Bloomberg was merely regurgitating what HP told them.
There is no special Beats Audio chip. The audio chip used in HP's Beats Audio laptops is nothing more than an industry standard IDT HD-audio chip. You can verify this by going to the HP site and attempting to download audio drivers for any of the Beats laptops. This is of course not the same audio chip used in the Pre 3.
Making sure an audio output is sufficiently shielded from sources of interference is neither new nor unique to devices with Beats branding. It is SOP for any manufacturer that cares about making a decent product.
So, if we were to compare a Beats product with a similar non-Beats product using the same audio chipset, as long as both have been built properly--that is to say, sufficiently shielded from interference--distinguishing hardware with Beats Audio branding from non-Beats branded hardware would be impossible with the Beats DSP turned off.

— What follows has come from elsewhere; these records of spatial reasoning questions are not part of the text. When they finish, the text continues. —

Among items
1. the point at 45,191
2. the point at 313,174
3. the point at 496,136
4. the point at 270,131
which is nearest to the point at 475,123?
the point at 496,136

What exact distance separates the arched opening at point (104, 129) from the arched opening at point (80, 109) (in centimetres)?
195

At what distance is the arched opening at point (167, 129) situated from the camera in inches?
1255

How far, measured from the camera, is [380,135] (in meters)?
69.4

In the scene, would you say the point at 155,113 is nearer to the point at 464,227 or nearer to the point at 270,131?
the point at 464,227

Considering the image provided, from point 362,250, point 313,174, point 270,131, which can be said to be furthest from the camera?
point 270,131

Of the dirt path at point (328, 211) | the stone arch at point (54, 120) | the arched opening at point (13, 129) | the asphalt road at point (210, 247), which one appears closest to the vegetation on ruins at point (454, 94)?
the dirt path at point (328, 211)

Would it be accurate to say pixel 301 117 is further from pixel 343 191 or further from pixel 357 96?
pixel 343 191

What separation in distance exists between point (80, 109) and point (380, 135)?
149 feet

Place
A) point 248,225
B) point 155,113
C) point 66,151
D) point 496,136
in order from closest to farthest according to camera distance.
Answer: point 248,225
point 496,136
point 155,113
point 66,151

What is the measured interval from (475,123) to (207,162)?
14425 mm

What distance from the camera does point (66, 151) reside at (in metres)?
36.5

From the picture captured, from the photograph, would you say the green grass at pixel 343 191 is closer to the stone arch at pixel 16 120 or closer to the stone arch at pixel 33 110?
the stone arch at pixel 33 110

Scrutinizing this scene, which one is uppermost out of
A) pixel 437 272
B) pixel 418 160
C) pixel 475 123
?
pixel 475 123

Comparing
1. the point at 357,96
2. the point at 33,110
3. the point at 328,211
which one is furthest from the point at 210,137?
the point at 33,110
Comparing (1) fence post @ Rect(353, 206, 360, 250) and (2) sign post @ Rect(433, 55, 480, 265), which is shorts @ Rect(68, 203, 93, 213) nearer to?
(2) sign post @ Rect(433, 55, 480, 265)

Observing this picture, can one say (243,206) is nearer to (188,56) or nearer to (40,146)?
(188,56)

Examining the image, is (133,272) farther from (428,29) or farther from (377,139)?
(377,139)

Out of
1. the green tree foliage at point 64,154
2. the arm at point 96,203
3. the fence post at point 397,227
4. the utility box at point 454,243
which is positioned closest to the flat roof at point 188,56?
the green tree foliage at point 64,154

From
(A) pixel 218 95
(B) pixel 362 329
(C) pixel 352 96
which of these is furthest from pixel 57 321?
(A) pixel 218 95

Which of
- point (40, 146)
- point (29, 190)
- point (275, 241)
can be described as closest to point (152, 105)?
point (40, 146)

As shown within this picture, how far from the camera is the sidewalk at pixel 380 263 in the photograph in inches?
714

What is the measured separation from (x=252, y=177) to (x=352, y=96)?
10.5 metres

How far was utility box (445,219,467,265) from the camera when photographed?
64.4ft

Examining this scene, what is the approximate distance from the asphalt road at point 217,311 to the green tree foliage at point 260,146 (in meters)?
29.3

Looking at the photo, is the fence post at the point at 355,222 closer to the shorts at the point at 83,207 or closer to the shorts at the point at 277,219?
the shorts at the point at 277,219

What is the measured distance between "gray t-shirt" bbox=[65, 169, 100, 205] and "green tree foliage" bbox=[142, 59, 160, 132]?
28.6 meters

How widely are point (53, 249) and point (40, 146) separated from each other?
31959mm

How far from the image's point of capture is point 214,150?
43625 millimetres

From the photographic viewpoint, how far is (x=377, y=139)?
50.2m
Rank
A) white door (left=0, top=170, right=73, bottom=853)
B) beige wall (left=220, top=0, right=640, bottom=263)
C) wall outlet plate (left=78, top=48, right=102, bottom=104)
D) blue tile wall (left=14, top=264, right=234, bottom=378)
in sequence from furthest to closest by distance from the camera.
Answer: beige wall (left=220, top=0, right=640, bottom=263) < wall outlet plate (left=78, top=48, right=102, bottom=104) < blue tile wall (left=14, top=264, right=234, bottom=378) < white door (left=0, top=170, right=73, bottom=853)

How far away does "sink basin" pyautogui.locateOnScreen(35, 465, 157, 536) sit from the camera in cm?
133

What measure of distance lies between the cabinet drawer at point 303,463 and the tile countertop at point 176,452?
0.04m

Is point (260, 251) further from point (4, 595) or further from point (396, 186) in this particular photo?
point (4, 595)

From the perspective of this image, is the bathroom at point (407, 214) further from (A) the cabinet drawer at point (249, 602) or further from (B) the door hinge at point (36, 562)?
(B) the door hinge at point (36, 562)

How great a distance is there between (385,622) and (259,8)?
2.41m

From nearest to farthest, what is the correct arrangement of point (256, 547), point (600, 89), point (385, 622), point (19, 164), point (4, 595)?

Finally, ask yourself which came first: The FCC approval of the Pre 3, which would have indicated the finalized version of the hardware, or the Beats branding? This recent refresh of the Pre 3's spec page is the first mention we've seen of Beats Audio, but the Pre 3 first passed the FCC process on April 26th. Once a device passes the FCC process, the hardware cannot be changed without re-submitting it to the FCC. Even if the change does not deal directly with the radios, any change to the internal hardware structure can affect how radiation is emitted from the device and therefore must be re-tested. So, either the super-special Beats Audio hardware design was there from the beginning, or there is nothing particularly special about the hardware, and HP decided to slap Beats branding on it primarily for marketing reasons, possibly justified by the inclusion of a media player with Beats DSP. No points for guessing which scenario I find to be more likely.